Tokenisation of Text into sentences

Code from Mastering Natural Langiage Processing with Python.



In [2]:

    
import nltk
# nltk.download()



In [2]:

    
text="Welcome readers. I hope you find it interesting. please fo reply."



In [3]:

    
from nltk.tokenize import sent_tokenize



In [4]:

    
sent_tokenize(text)









    Out[4]:





['Welcome readers.', 'I hope you find it interesting.', 'please fo reply.']

For large number of senteces try this instead



In [5]:

    
tokenizer=nltk.data.load('tokenizers/punkt/english.pickle')



In [6]:

    
text='Hello everyone.
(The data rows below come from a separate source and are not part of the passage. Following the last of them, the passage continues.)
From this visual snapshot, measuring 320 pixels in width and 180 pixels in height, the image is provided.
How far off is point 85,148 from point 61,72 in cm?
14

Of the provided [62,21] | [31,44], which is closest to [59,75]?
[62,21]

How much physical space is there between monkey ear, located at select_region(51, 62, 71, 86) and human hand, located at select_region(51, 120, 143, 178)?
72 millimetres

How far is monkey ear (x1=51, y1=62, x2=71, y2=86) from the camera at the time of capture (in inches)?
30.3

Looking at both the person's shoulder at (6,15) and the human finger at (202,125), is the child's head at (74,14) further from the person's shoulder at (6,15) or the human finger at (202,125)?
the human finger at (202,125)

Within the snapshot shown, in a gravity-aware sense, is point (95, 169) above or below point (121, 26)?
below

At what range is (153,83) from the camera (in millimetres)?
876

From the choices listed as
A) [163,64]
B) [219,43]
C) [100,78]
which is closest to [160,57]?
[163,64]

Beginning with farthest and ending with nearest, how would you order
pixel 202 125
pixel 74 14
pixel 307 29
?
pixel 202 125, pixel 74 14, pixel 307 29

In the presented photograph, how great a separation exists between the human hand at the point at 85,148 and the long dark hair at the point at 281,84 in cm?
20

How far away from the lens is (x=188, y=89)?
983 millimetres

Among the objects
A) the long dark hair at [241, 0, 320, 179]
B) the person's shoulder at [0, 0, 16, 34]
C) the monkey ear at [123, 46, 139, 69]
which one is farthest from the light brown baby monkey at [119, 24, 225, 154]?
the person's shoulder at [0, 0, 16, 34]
Hope you are all fine and doing well. Hope that you will find the book interesting.'



In [7]:

    
tokenizer.tokenize(text)









    Out[7]:





['Hello everyone.',
 'Hope you are all fine and doing well.',
 'Hope that you will find the book interesting.']

For splitting sentences into words

This can be done using the word_tokenize as per below:



In [8]:

    
text=nltk.word_tokenize("PeirreVinken, 59 years old, will join as a nonexecutive director on Nov. 29.")



In [9]:

    
print(text)









    



['PeirreVinken', ',', '59', 'years', 'old', ',', 'will', 'join', 'as', 'a', 'nonexecutive', 'director', 'on', 'Nov.', '29', '.']



In [10]:

    
r=input("Please provide some imput text:")









    



Please provide some imput text:Hello, my name is Faleh! How are you? What is your name?



In [11]:

    
from nltk import word_tokenize
print("The length of this word is", len(word_tokenize(r)),"words.")









    



The length of this word is 16 words.

What about other tokenizers

There is the TreeBankTokenizer which tokenises according to Penn Treebank Corpus conventions.



In [12]:

    
from nltk.tokenize import TreebankWordTokenizer



In [13]:

    
tokenizer = TreebankWordTokenizer()
print(tokenizer.tokenize("Have a nice day. I hope you find the book interesting"))









    



['Have', 'a', 'nice', 'day.', 'I', 'hope', 'you', 'find', 'the', 'book', 'interesting']



In [14]:

    
text=nltk.word_tokenize(" Don't hesitate to ask questions")
print(text)









    



['Do', "n't", 'hesitate', 'to', 'ask', 'questions']

What about using regular expressions

Regular expressions can be used to split text based on punctuation chars. Luckily, we won't need RegExs just yet:



In [15]:

    
from nltk.tokenize import WordPunctTokenizer
tokenizer=WordPunctTokenizer()
print(tokenizer.tokenize(" Don't hesitate to ask questions"))









    



['Don', "'", 't', 'hesitate', 'to', 'ask', 'questions']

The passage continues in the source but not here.